* Reading passage
The determination of whether working conditions are so egregious to support a constructive discharge theory is usually reserved for the jury. See Watson, 823 F.2d at 631; Brooks v. City of San Mateo, 229 F.3d 917, 930 (9th Cir. 2000). But here, Stewart's denied request to work a three-quarter schedule fails to state a constructive discharge claim as a matter of law. Both parties agree that Stewart was allowed to take a month of vacation. (Doc. 41-1 at 19.) Stewart testified during his deposition that he accepted his job at Apple before resigned, and he took vacation time from SRP “because of the harassment, because of the hostility, and also to evaluate Apple [to see if] that's something [he] wanted to change careers to.” (Doc. 41-1 at 14, 18.) Even construing the evidence in the light most favorable to Stewart, a reasonable trier of fact could not find that the denial of Stewart's request to work three-quarter time, particularly given SRP's flexibility during his full month off, is not “so intolerable that a reasonable person would leave the job.” Brooks, 229 F.3d at 930.
3. Disparate Treatment
“Title VII of the Civil Rights Act of 1964 makes it ‘an unlawful employment practice for an employer . . . to discriminate against any individual with respect to his compensation, terms, conditions, or privileges of employment, because of such individual's race, color, religion, sex, or national origin.'” Harris v. Forklift Systems, Inc., 510 U.S. 17, 21 (1993) (quoting 42 U.S.C. § 2000e-2(a)(1)). “A person suffers disparate treatment in his employment when he or she is singled out and treated less favorably than others similarly situated on account of race.” Cornwell v. Electra Central Credit Union, 439 F.3d 1018, 1028 (9th Cir. 2006) (internal quotation marks and citations omitted). To prove discrimination and defeat summary judgment, a plaintiff may show direct evidence of discrimination or circumstantial evidence of discrimination. Direct evidence of discrimination is “evidence of conduct or statements by persons involved in the decision-making process that may be viewed as directly reflecting the alleged discriminatory attitude sufficient to permit the fact finder to infer that that attitude was more likely than not a motivating factor in the employer's decision.” Enlow v. Salem-Keizer Yellow Cab Co., 389 F.3d 802, 812 (9th Cir. 2004)

* Data
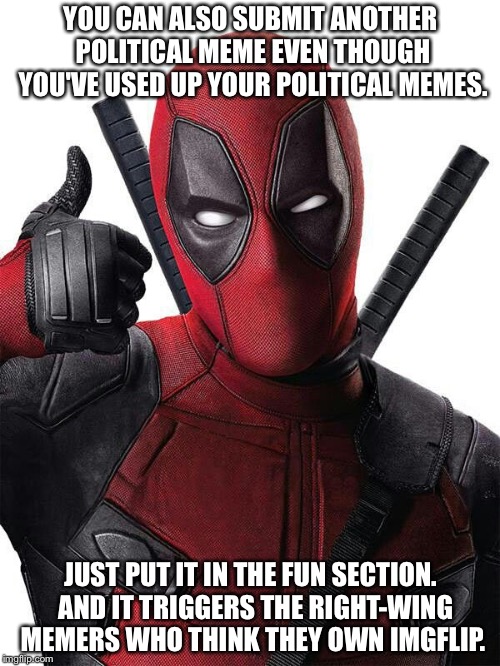 Deadpool thumbs up | YOU CAN ALSO SUBMIT ANOTHER POLITICAL MEME EVEN THOUGH YOU'VE USED UP YOUR POLITICAL MEMES. JUST PUT IT IN THE FUN SECTION.  AND IT TRIGGERS | image tagged in deadpool thumbs up | made w/ Imgflip meme maker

* Exercise objective
Can you carry the court opinion on Stewart's employment claims forward from the point where it stops? The data is separate from the court opinion on Stewart's employment claims.

* Output
In contrast, a plaintiff may also show discrimination via circumstantial evidence, which is analyzed under the McDonnell Douglas framework. See Chuang v. Univ. of California Davis, Bd. of Trustees, 225 F.3d 1115, 1124 (9th Cir. 2000) (citing McDonnell Douglas Corp. v. Green, 411 U.S. 792, 802 (1973)). Under the McDonnell Douglas framework, the plaintiff must show that (1) he belongs to a protected class; (2) he was qualified for the position; (3) he was subject to an adverse employment action; and (4) similarly situated individuals outside his protected class were treated more favorably. 411 U.S. at 802. Upon this showing, the burden of production shifts to the employer to articulate a legitimate, nondiscriminatory reason for the challenged action. Id. If the employer does so, the plaintiff must show that the articulated reason is pretextual “either directly by persuading the court that a discriminatory reason more likely motivated the employer or indirectly by showing that the employer's proffered explanation is unworthy of credence.” Texas Dep't of Community Affairs v. Burdine, 450 U.S. 248, 256 (1981). On summary judgment for at Title VII claim, the required degree of proof “is minimal.” Wallis v. J.R. Simplot Co., 26 F.3d 885, 889 (9th Cir. 1994).
Stewart raises several instances of disparate treatment in his briefings, but none set forth a prima facie case of racial discrimination. Therefore, the Court will grant summary judgment for SRP on this claim.
i. Promotion
Stewart alleges that he was not promoted to the data center analyst position in 2016, even though he applied for the job and had been performing the job duties “for years without extra compensation.” (Doc. 18 ¶ 9.) SRP argues that Stewart was not qualified for the analyst position because he did not have a bachelor's degree. (Doc. 41 at 5.) SRP also argues that Stewart cannot show that similarly situated individuals were treated more favorably. (Doc. 50 at 10-11.) SRP does not contest the other elements of the prima facie case.
The parties do not dispute that a bachelor's degree is usually required for the position of analyst. (Doc. 41 at 2, Doc. 41-1 at 95.) And the parties also do not dispute that the candidate selected for the analyst position in 2016 satisfied the bachelor's degree requirement and was not in need of a waiver. (Doc. 41-1 at 24.) Instead, Stewart argues that he should have been granted a waiver of the educational requirement. (Doc. 48 at 6.) Stewart argues that several others-Mr. Jones, Mr. Turner and Mr. Vaita-were promoted with educational waivers within the IT Department and bypassed the college degree requirement. (Doc. 48 at 6, Doc. 51 at 6.)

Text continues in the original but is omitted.